Cancer Communications | SBRT combined with cadonilimab in refractory solid tumors

This study evaluated the safety and preliminary efficacy of SBRT combined with cadonilimab in patients with refractory solid tumors who had failed multiple lines of prior therapy. The results demonstrated favorable tolerability and durable anti-tumor effects, providing critical evidence for future investigations.

 

Literature Overview
This article titled 'Stereotactic body radiotherapy plus cadonilimab (PD-1/CTLA-4 bispecific antibody) as third-line or beyond therapy for refractory solid tumors: A phase 1b study' published in Cancer Communications reviews novel therapeutic strategies for refractory solid tumors.

Background Knowledge
Solid tumors often develop resistance or recurrence after multiple systemic treatments, presenting significant clinical challenges. While immune checkpoint inhibitors (ICIs) have shown durable anti-tumor responses in various cancers, monotherapy yields limited efficacy in refractory cases. Cadonilimab, a bispecific antibody targeting both PD-1 and CTLA-4, demonstrates improved safety compared to traditional ICI combination regimens. Stereotactic body radiotherapy (SBRT) enhances anti-tumor immune activation through high-precision, high-dose radiation delivery, with existing studies confirming synergistic effects when combined with ICIs. This combination may offer new therapeutic opportunities for patients with refractory solid tumors who have exhausted multiple treatment lines.

 

 

Research Methods and Experiments
This single-arm, open-label phase 1b trial enrolled 63 advanced solid tumor patients who had received at least two prior treatment lines. Participants underwent SBRT combined with intravenous cadonilimab (6 mg/kg every two weeks). Primary endpoint was safety, with secondary endpoints including objective response rate (ORR), progression-free survival (PFS), and overall survival (OS). Survival data were analyzed using Kaplan-Meier and Cox regression methods, with tumor responses evaluated per RECIST v1.1 criteria.

Key Conclusions and Perspectives

• 38.1% (24/63) of patients experienced treatment-related adverse events (TRAEs), with only 3.2% (2/63) classified as grade 3 TRAEs and no grade 4+ or serious adverse events reported.
• Overall ORR was 23.8% (95% CI: 14.0%-36.2%), with NSCLC subgroup showing 17.4% ORR (95% CI: 5.0%-38.8%).
• Median PFS reached 7.2 months (95% CI: 6.3-8.2) and median OS achieved 10.0 months (95% CI: 7.7-12.4), with NSCLC patients demonstrating 9.1-month median OS.
• Six-month and twelve-month local control rates were 98.4% and 93.0% respectively, with non-irradiated lesions showing 16.9% ORR (95% CI: 7.1%-26.8%).
• Multivariate analysis identified ≥6 cadonilimab treatment cycles and ECOG PS 0-1 as independent predictors for both PFS and OS.

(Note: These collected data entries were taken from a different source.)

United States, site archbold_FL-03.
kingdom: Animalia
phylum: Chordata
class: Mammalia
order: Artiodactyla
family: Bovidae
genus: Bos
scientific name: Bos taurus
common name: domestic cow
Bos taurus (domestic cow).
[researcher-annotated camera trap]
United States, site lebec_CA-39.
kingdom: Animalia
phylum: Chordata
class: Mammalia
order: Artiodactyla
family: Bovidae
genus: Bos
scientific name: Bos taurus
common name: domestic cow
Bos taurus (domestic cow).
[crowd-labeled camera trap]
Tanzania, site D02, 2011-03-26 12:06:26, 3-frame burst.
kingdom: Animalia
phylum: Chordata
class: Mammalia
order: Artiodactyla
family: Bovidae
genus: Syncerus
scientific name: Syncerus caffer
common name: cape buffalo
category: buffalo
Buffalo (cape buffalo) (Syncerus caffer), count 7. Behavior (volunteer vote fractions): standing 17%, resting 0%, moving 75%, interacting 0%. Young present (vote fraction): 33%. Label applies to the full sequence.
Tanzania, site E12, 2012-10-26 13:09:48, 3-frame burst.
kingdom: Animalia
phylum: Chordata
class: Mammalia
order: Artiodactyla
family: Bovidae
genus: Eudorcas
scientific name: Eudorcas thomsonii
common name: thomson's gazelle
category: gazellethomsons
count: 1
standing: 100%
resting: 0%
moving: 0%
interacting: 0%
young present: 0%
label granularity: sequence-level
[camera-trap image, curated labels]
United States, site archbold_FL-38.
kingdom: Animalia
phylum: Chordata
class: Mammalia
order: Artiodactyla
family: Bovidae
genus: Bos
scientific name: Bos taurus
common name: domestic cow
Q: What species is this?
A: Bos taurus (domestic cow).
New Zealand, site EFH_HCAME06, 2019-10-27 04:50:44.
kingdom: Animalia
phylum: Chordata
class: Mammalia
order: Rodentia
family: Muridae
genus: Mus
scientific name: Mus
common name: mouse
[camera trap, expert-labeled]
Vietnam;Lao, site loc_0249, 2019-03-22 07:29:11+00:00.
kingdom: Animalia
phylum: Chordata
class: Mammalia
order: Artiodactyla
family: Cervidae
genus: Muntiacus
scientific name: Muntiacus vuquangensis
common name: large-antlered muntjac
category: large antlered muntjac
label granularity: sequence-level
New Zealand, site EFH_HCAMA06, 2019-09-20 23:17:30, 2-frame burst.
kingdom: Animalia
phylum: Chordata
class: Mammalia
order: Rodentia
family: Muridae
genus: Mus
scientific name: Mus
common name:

Research Significance and Prospects
This study provides initial evidence supporting the safety and anti-tumor activity of SBRT plus cadonilimab in refractory solid tumors, establishing foundation for future multicenter randomized controlled trials. Further investigations should explore efficacy differences across tumor subtypes and optimize treatment sequencing and dose intensity to enhance immune activation.

 

 

Conclusion
This first-in-clinic evaluation of SBRT combined with cadonilimab for refractory solid tumors demonstrates favorable safety profiles in heavily pretreated patients, with notable advantages in local control and survival outcomes. The identification of ECOG PS scores and treatment cycle numbers as independent predictive factors suggests early and sustained therapy may improve efficacy. While limited by single-arm design and small sample size, these findings establish critical groundwork for large-scale randomized controlled trials and open new research avenues for combination immuno-radiotherapy approaches in refractory cancers.

 

Yao Xiao, Yuxia Wang, Jun Li, Liyuan Tao, and Hongqing Zhuang. Stereotactic body radiotherapy plus cadonilimab (PD‐1/CTLA‐4 bispecific antibody) as third‐line or beyond therapy for refractory solid tumors: A phase 1b study. Cancer Communications.